Rail companies have announced plans to shut down England’s ticket offices massively to ‘modernise’ the railway, intensifying the battle with unions and infuriating disabled and passenger groups.
The move, pushed by the government to cut costs, has been confirmed by industry body the Rail Delivery Group. Rail operators have told staff of proposals to close almost all of the remaining 1,007 offices, except the busiest stations, within three years. A decision denounced by the Greens who demand that the government leave the railway ticket offices open.
Responding to a consultation on the closures, Green Party transport spokesman Matt Edwards said: ‘Any decision to close station ticket offices would be another short-sighted decision from a government that does not care about the people who use public transport to get around.
The RDG said ticketing staff would move to platforms and station concourses in “new and engaging roles”. However, many fear job losses, with all guarantees offered on compulsory layoffs in wage negotiations due to expire at the end of next year.
Edwards, who is also leader of the Green Party group on Bradford Council, said: “Anyone who uses the train will know that the machines in our stations are unreliable and do not always specify which ticket is the cheapest to buy. It will also make it more difficult for people who have to pay for their tickets in cash.”

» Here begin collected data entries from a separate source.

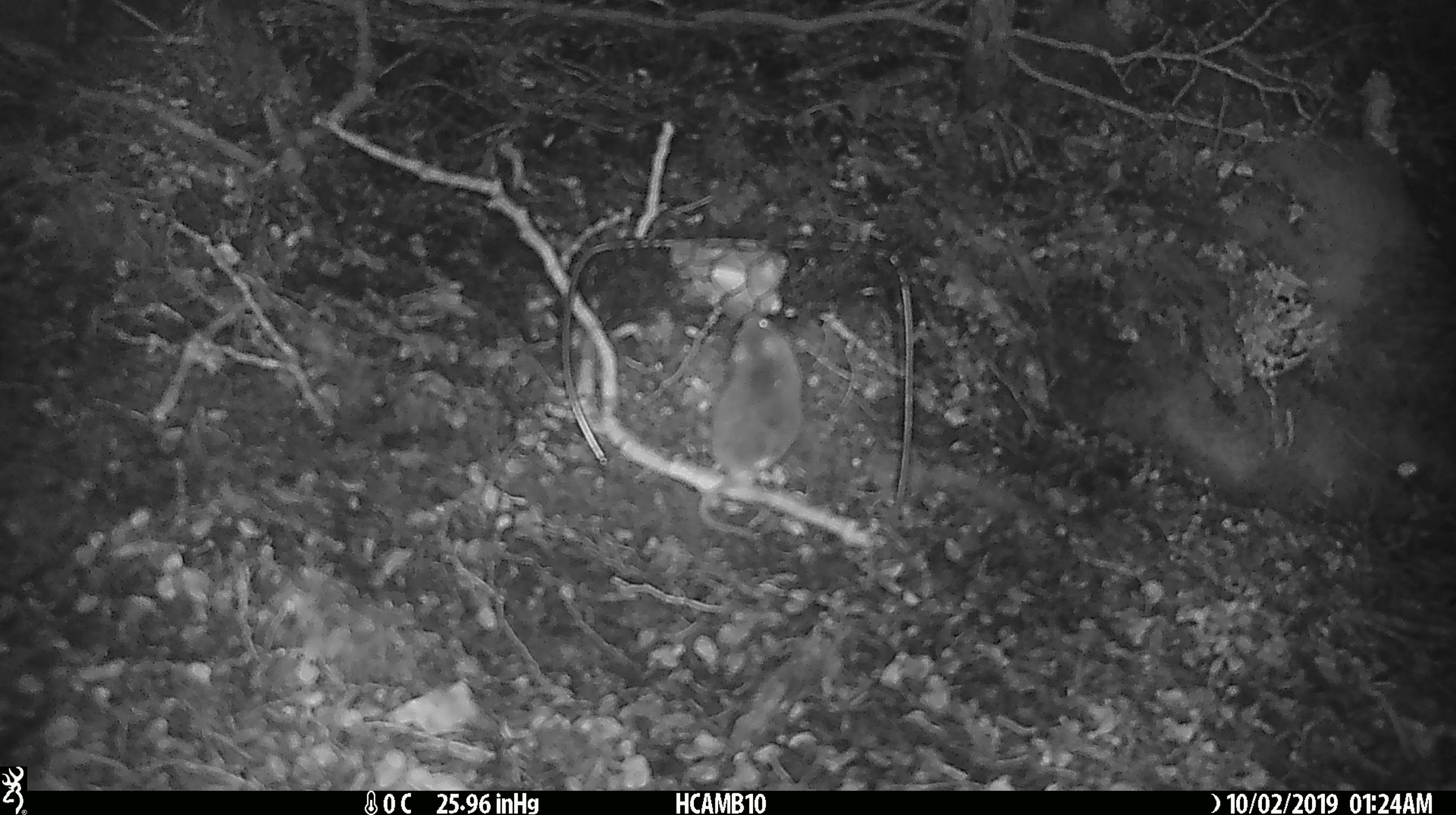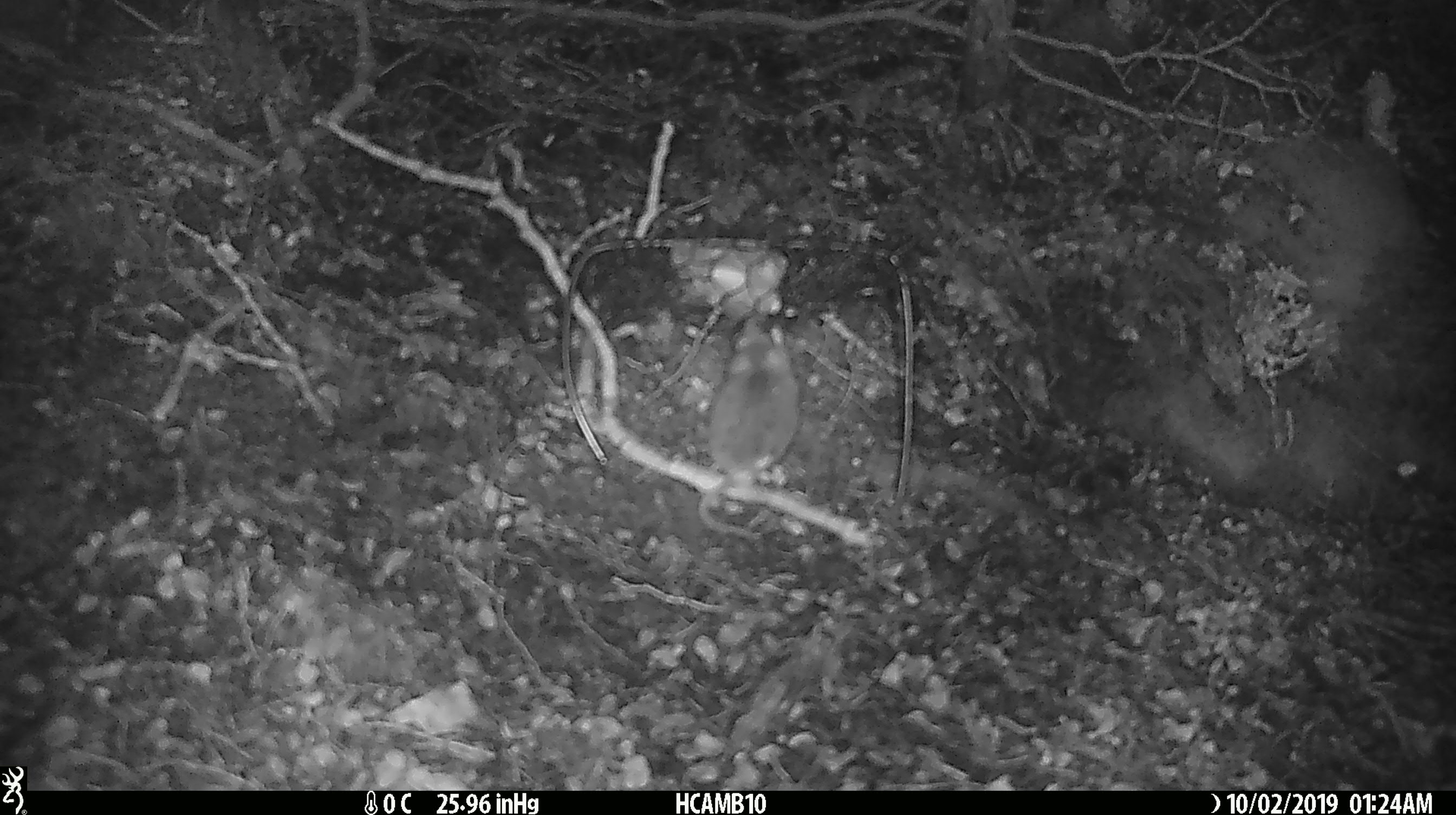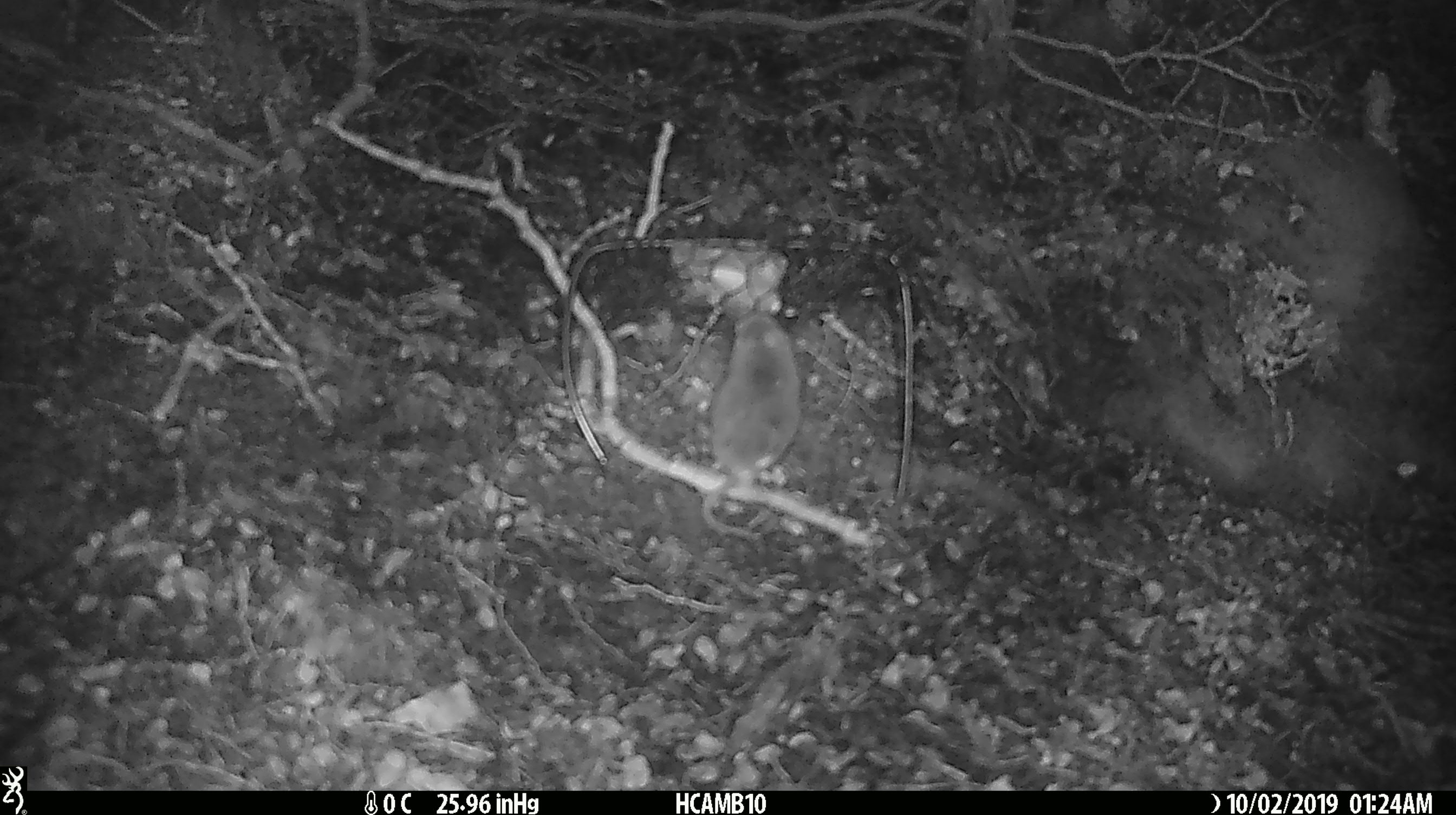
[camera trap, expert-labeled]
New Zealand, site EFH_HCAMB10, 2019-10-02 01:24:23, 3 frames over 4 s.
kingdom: Animalia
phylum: Chordata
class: Mammalia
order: Rodentia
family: Muridae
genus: Mus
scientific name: Mus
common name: mouse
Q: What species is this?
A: Mouse (Mus).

However, the industry says only 12% of tickets are now bought in offices, down from 82% in 1995, as movements continue to expand contactless payments and online shopping.
“Being able to speak to someone is vital for many passengers and the plans to close ticket offices will make train travel more difficult for thousands of passengers, especially passengers with disabilities, those with reduced mobility and parents traveling with children,” the Green Party transportation spokesperson said.
Rail operators remain in conflict with unions, but the government has pushed rail companies to press ahead with a controversial reform, with little progress in negotiations and more strikes to come. The RMT and TSSA unions said they would “strongly oppose” the proposals.
“Instead of another pointless fight with unions and passengers, the government should focus on delivering on-time service, managing overcrowding and making train travel more convenient and affordable. Closing the ticket offices will do none of that,” Matt Edwards advised the government.